Instead of insulating the chimney itself, it would be better to install a chimney liner and have the liner insulated.  Seems like less work and cost than insulating the chimney itself. Definitely faster to install the liner.


----------



## TheMightyMoe (Dec 31, 2012)

chimneylinerjames said:


> Instead of insulating the chimney itself, it would be better to install a chimney liner and have the liner insulated. Seems like less work and cost than insulating the chimney itself. Definitely faster to install the liner.


 
 ^^^


----------



## BoilerMan (Dec 31, 2012)

I was thinking about this today, and was working at a jobsite in the basement. They had an outside chimney (fireplace) and a second flue for the oil furnace, low and behole there was a draft inducer on the system. If I had a camera phone I'd have snapped a pic. Simple system, tjernlund inducer simply cut a slot in the pipe aster the two apliances converge, and wire up the inducer with two independent relays for burner isolation. If either or both fire, the inducer runs, I'd install it first before any more expensive modifications to the flue itself if your smell problem persists. 

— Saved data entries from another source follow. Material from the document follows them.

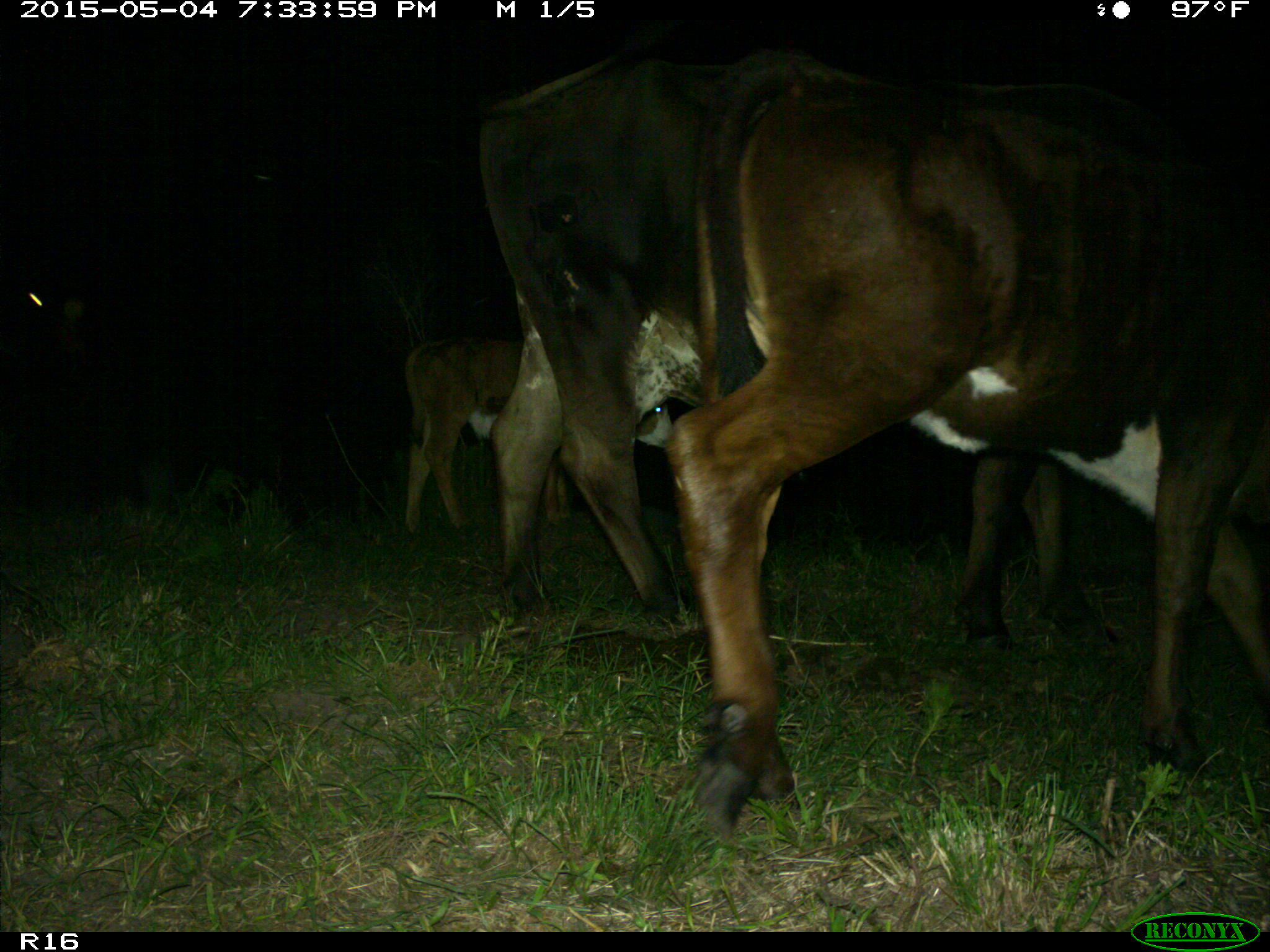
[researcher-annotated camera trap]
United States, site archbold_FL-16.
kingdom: Animalia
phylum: Chordata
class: Mammalia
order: Artiodactyla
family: Bovidae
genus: Bos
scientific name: Bos taurus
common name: domestic cow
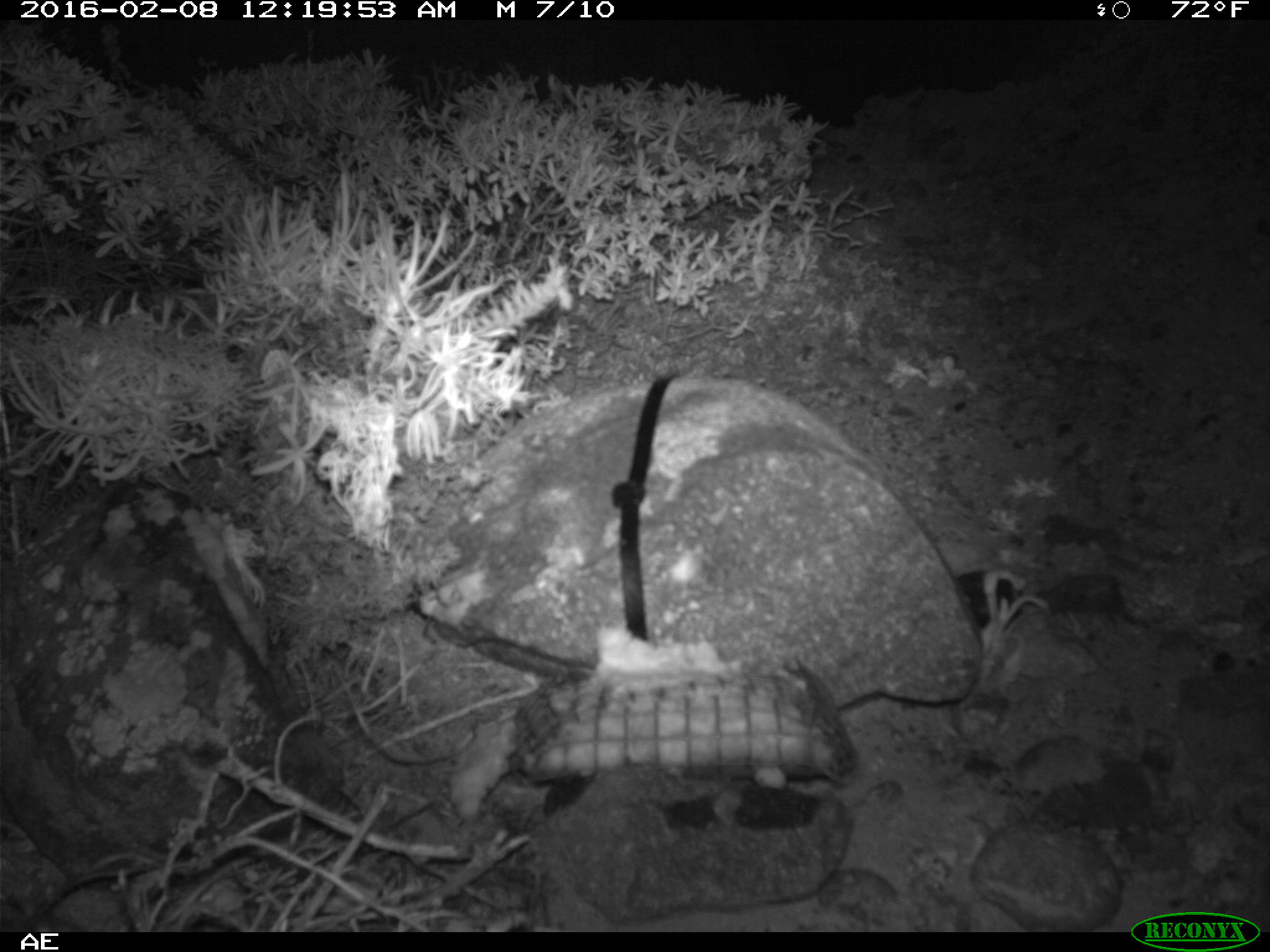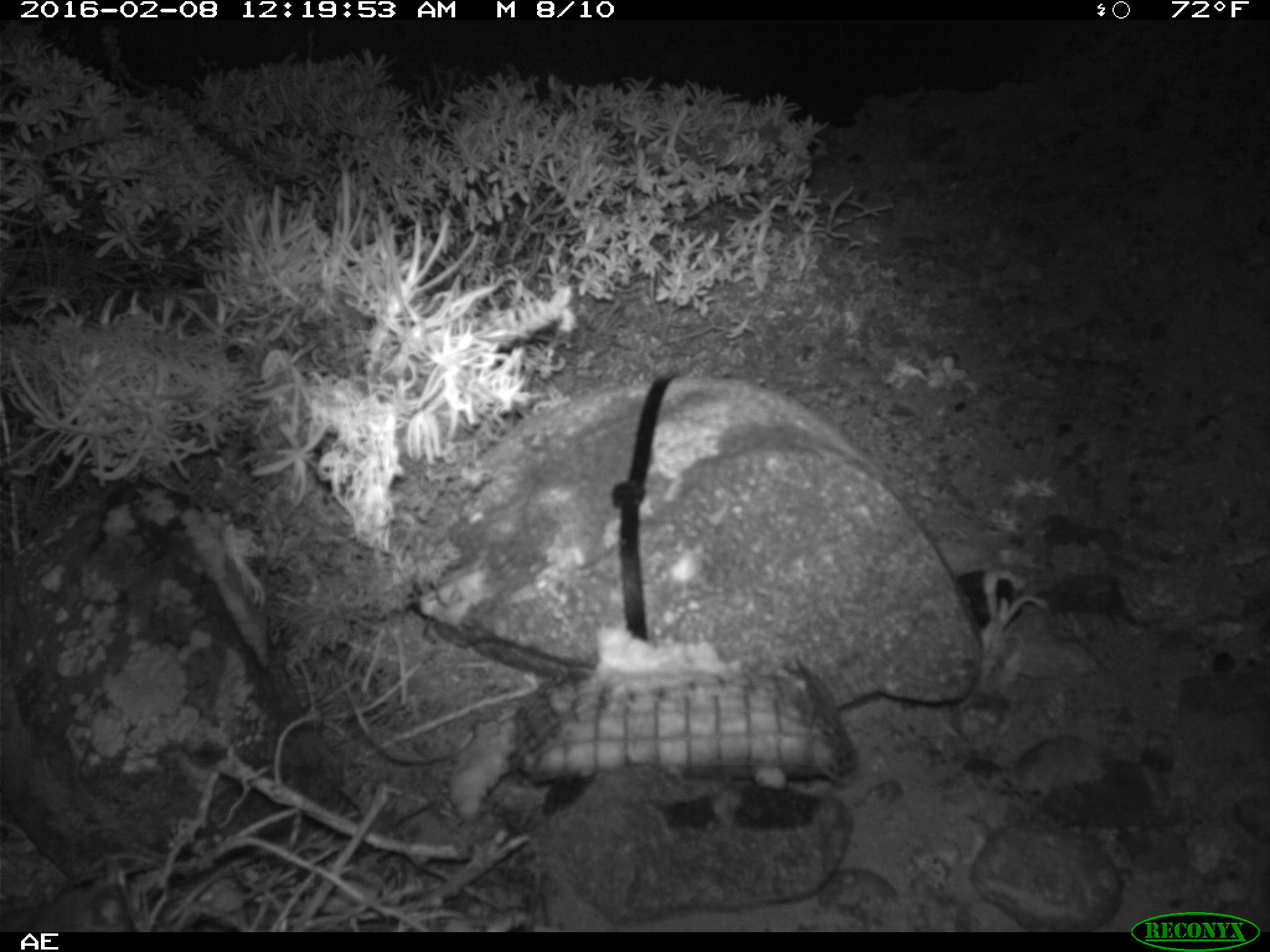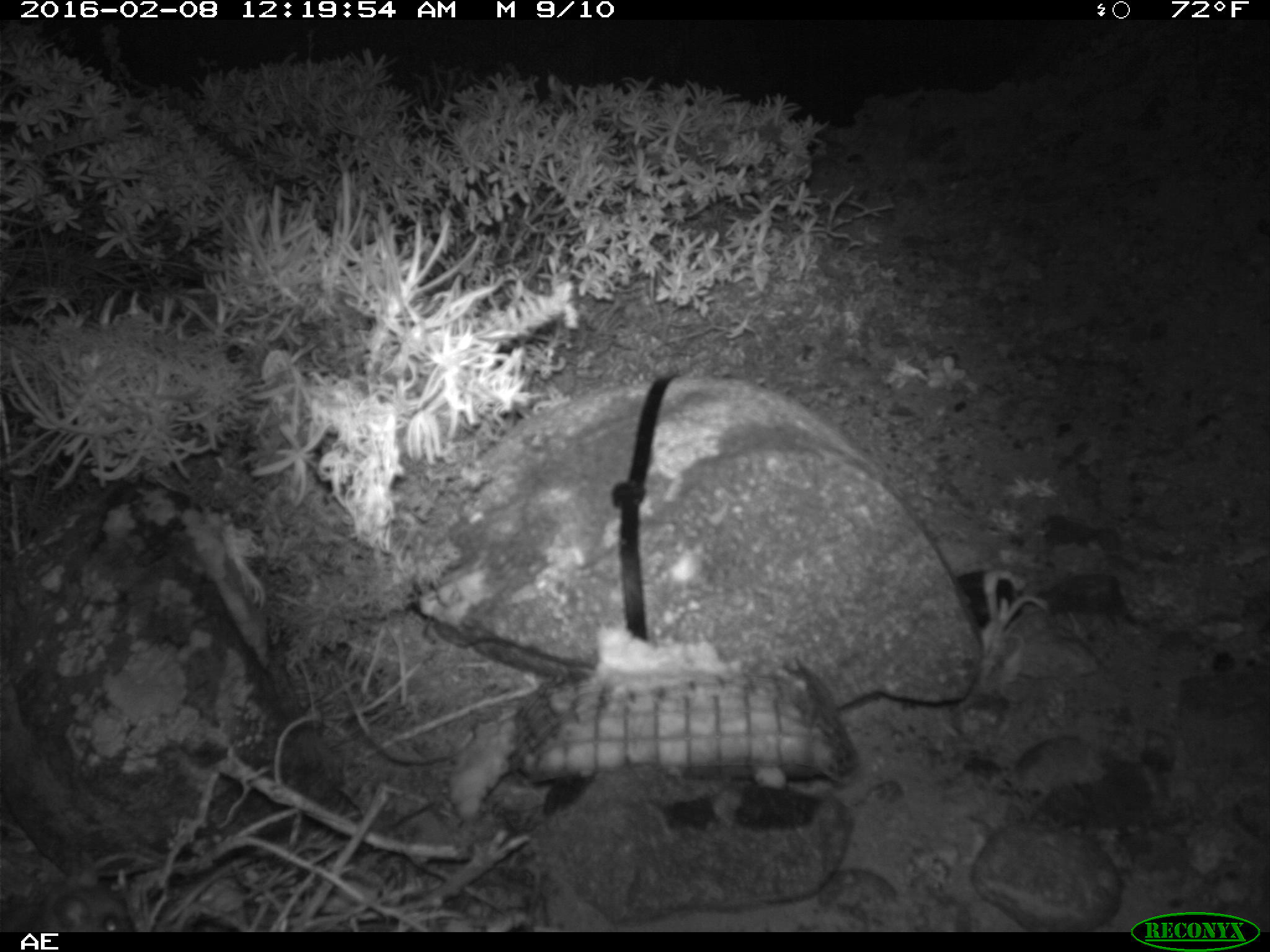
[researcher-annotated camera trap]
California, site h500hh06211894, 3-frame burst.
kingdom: Animalia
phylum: Chordata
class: Mammalia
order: Rodentia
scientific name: Rodentia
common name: rodent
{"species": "rodent (Rodentia)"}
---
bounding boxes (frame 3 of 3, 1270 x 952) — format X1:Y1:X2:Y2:
rodent: 0:852:133:932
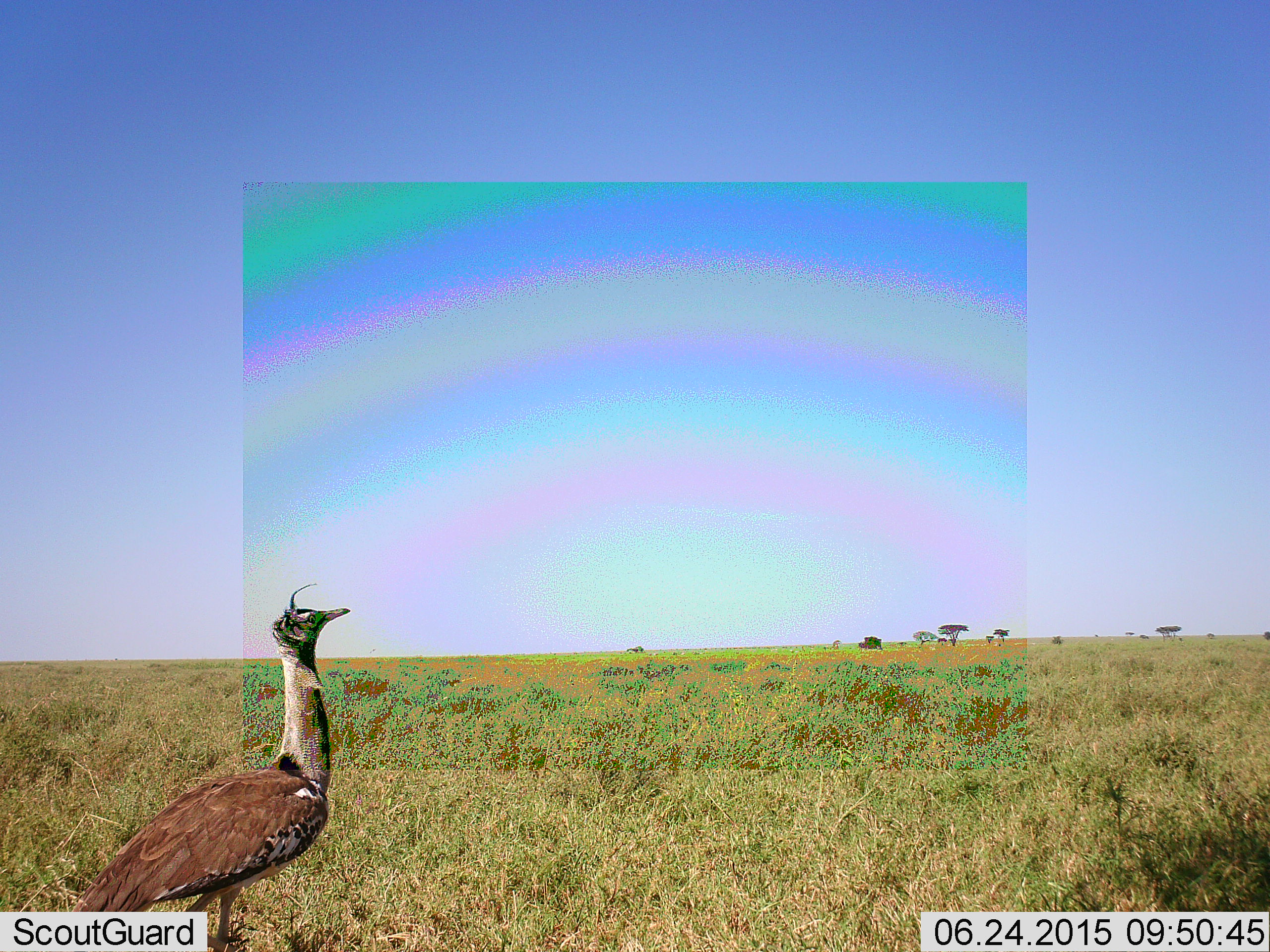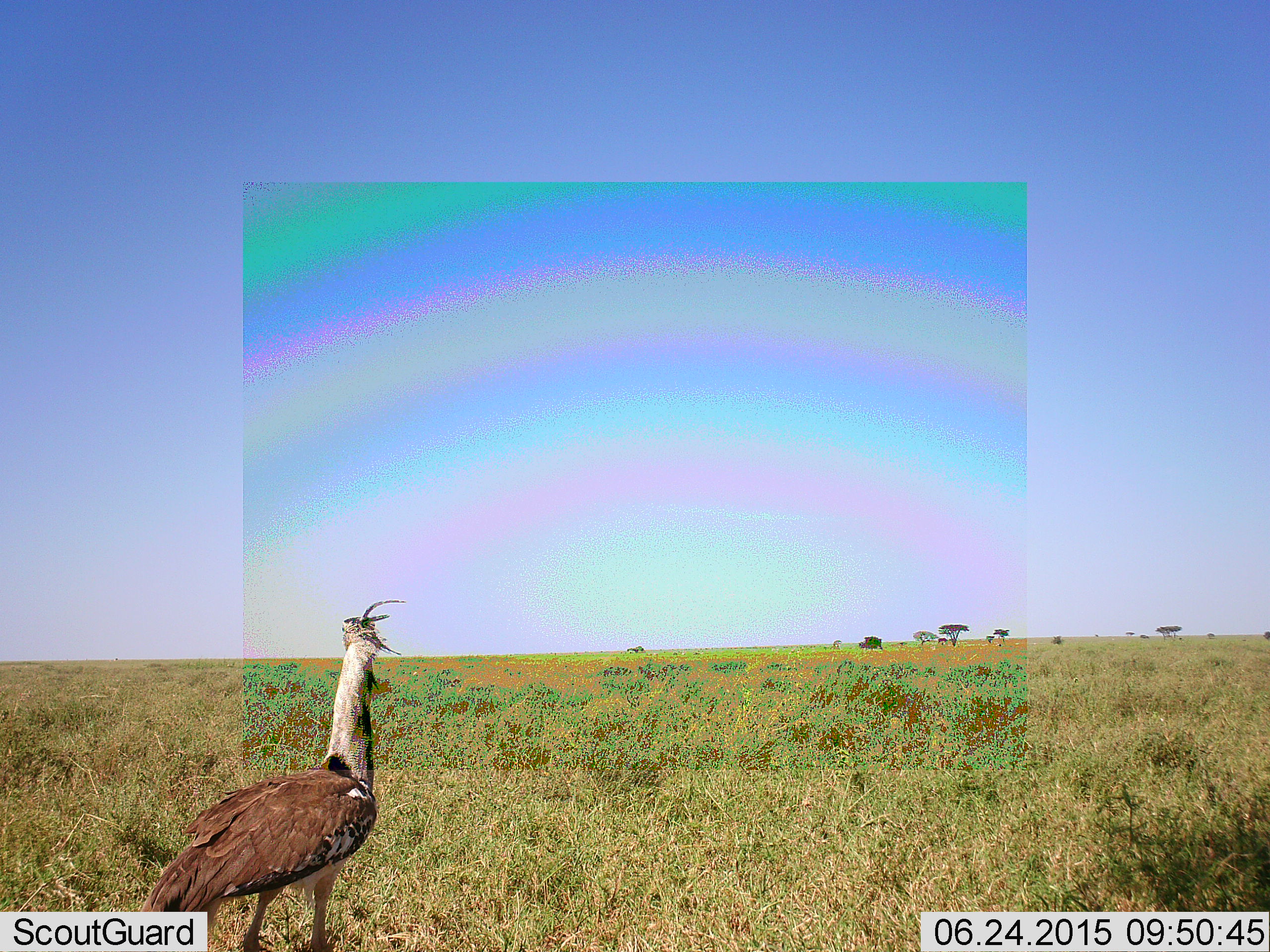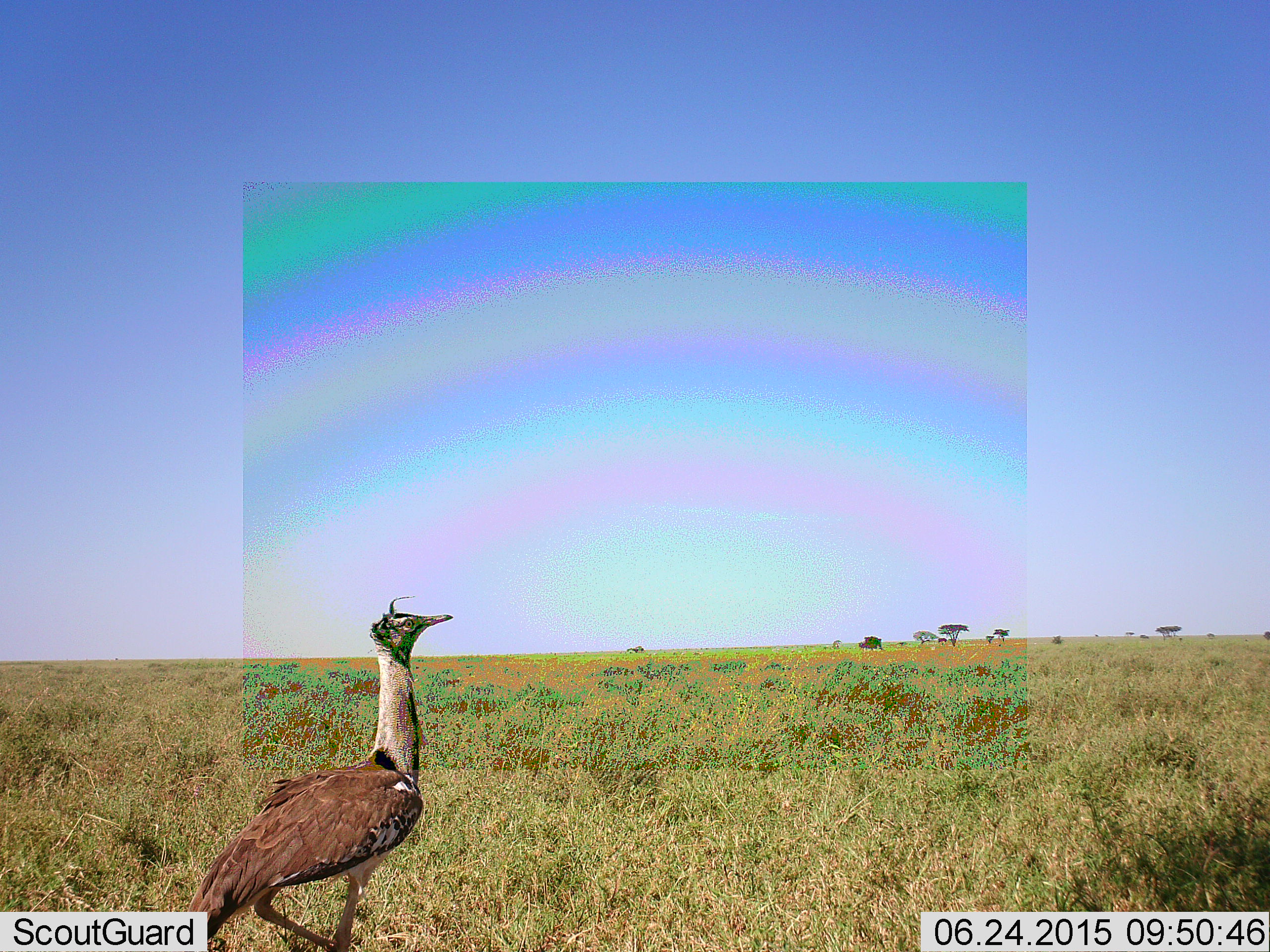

I'd also invest in some CO detectors if you don't already have them.

TS


----------



## tom in maine (Jan 20, 2013)

I am pretty sure that two devices, regardless of the fuel type into a single flue are not allowed.
Is it a big problem? Maybe not, but it complicates potential problems.

Another solution could be a top of the flue pipe ID fan. This will always positively vent the system. They ain't cheap and service puts you at the top of the chimney.

ID fans cut into the side of a vent pipe and not very good, but might do enough to keep things moving in the right direction.


----------